Written problem = Rewrite every line of the listing, from the line holding "What is the extent" through the end of the listing, inclusive. In the answers, multiply each number (the distances and the box coordinates) by 2.45 and round it to as many decimal places as it originally had, rounding halves up.

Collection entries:
··········

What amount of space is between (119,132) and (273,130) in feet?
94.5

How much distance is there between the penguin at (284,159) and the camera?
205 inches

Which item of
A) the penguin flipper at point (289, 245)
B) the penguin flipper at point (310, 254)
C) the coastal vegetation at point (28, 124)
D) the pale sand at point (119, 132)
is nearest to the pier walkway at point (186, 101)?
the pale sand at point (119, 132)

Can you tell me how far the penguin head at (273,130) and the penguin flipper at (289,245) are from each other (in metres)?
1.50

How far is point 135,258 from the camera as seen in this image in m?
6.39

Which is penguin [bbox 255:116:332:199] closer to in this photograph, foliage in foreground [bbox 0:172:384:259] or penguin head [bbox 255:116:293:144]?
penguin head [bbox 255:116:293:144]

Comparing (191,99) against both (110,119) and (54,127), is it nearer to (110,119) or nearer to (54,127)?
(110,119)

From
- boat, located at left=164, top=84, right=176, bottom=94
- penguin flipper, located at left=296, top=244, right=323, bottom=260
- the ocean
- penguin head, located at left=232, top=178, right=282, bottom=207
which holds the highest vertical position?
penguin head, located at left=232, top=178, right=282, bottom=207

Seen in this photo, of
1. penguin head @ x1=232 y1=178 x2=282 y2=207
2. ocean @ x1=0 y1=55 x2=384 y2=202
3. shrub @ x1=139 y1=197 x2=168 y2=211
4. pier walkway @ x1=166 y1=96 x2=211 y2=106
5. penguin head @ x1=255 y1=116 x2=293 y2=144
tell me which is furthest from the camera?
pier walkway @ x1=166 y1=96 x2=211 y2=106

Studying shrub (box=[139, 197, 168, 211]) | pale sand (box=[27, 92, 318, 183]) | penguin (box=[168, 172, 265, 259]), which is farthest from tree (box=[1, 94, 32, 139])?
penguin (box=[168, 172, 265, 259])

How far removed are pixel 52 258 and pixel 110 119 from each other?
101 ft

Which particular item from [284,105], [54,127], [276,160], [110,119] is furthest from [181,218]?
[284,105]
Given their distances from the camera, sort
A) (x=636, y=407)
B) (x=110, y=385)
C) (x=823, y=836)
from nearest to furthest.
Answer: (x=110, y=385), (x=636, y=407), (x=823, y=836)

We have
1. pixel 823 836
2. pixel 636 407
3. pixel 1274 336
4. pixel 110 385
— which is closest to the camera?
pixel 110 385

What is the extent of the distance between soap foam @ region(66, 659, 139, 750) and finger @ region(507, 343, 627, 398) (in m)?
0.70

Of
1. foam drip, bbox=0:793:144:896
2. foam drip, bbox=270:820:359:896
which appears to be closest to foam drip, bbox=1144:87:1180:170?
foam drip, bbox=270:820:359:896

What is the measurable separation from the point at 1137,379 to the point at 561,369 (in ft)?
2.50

··········

Full answer =
What is the extent of the distance between soap foam @ region(66, 659, 139, 750) and finger @ region(507, 343, 627, 398) (in m)?
1.72

Of
1. foam drip, bbox=0:793:144:896
2. foam drip, bbox=270:820:359:896
which appears to be closest to foam drip, bbox=1144:87:1180:170?
foam drip, bbox=662:2009:880:2195

What is the measurable separation from the point at 1137,379 to the point at 561,369 (in ft)?
6.13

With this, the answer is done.